* **Problem**:
Copy the listing starting at the line containing "What is the distance" and continuing through its final line. In the answers, multiply every distance value by 2.3 and round it to a whole number, rounding halves up.

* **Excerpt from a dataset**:
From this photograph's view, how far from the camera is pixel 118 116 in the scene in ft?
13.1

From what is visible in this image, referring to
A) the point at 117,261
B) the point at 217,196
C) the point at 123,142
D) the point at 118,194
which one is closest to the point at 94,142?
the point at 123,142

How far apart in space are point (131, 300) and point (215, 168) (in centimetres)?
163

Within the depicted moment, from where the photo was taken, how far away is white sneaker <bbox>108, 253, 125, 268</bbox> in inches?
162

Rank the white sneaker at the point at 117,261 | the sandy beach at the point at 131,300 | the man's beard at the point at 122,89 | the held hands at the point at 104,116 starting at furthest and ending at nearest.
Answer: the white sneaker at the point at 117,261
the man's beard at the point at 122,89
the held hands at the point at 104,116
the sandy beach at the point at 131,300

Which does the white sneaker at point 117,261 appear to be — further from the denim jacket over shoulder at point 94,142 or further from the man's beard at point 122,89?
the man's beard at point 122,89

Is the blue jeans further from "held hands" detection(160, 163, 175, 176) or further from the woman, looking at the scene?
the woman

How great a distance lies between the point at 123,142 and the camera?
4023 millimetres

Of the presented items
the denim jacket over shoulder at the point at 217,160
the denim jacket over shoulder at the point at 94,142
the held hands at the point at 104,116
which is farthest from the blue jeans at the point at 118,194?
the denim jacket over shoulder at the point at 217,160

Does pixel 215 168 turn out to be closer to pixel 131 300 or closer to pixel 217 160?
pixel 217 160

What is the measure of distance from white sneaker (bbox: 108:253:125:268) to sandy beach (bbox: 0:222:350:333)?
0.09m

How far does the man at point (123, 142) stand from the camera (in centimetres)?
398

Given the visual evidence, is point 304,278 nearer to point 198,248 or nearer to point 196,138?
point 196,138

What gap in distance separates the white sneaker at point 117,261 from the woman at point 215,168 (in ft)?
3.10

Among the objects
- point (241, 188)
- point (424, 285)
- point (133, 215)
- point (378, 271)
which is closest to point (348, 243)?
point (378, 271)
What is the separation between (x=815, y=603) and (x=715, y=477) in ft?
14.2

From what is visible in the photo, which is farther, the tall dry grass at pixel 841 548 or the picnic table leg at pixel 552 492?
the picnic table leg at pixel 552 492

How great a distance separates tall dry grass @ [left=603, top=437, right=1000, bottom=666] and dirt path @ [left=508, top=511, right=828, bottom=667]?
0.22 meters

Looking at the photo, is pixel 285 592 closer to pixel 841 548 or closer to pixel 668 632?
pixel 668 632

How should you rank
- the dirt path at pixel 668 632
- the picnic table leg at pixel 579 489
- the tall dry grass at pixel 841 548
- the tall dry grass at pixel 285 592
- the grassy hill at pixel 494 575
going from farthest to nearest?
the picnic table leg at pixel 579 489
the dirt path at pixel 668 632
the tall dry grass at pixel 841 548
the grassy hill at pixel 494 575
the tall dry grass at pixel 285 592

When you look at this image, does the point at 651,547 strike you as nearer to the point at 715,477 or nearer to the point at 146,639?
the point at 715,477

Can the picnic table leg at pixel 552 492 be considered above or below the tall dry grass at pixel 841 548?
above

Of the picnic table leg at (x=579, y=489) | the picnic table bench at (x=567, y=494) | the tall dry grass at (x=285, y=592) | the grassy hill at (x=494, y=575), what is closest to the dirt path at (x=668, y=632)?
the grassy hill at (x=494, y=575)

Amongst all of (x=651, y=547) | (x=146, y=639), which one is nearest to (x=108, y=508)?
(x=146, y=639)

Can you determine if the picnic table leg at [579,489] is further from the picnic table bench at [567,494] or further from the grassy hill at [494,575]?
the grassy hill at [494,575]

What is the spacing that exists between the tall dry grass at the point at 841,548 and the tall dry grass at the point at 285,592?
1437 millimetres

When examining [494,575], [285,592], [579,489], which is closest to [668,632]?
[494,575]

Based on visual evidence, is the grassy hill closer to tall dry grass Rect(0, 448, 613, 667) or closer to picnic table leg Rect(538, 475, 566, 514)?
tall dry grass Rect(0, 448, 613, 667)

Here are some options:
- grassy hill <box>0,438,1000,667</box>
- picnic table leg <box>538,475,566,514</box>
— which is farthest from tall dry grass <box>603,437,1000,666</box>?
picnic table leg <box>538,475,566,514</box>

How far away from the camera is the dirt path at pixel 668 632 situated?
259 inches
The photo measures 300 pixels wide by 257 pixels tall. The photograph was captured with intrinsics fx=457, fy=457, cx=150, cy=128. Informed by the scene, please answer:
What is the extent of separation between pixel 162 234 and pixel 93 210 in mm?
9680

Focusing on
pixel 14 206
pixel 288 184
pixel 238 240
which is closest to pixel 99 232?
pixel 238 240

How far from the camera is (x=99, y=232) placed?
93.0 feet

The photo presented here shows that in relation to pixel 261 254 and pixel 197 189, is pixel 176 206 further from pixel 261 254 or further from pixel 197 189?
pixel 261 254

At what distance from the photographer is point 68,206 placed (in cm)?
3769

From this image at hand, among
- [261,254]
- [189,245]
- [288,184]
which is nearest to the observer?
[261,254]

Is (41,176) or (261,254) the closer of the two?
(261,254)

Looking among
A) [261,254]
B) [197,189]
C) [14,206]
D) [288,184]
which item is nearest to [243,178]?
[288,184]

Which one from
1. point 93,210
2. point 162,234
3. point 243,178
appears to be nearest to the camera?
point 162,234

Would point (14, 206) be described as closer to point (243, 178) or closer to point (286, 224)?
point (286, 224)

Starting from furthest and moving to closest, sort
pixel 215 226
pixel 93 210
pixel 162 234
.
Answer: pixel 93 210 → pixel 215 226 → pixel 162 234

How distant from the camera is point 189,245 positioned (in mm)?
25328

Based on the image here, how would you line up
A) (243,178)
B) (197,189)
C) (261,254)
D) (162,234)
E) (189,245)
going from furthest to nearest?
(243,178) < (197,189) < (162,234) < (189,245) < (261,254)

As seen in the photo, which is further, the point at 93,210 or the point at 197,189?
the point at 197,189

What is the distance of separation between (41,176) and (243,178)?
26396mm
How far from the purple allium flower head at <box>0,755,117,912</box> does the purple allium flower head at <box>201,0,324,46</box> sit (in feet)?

* **Task response**:
What is the distance of separation between (41,176) and (243,178)?
60711mm
How far from the purple allium flower head at <box>0,755,117,912</box> does the purple allium flower head at <box>201,0,324,46</box> sit (in feet)?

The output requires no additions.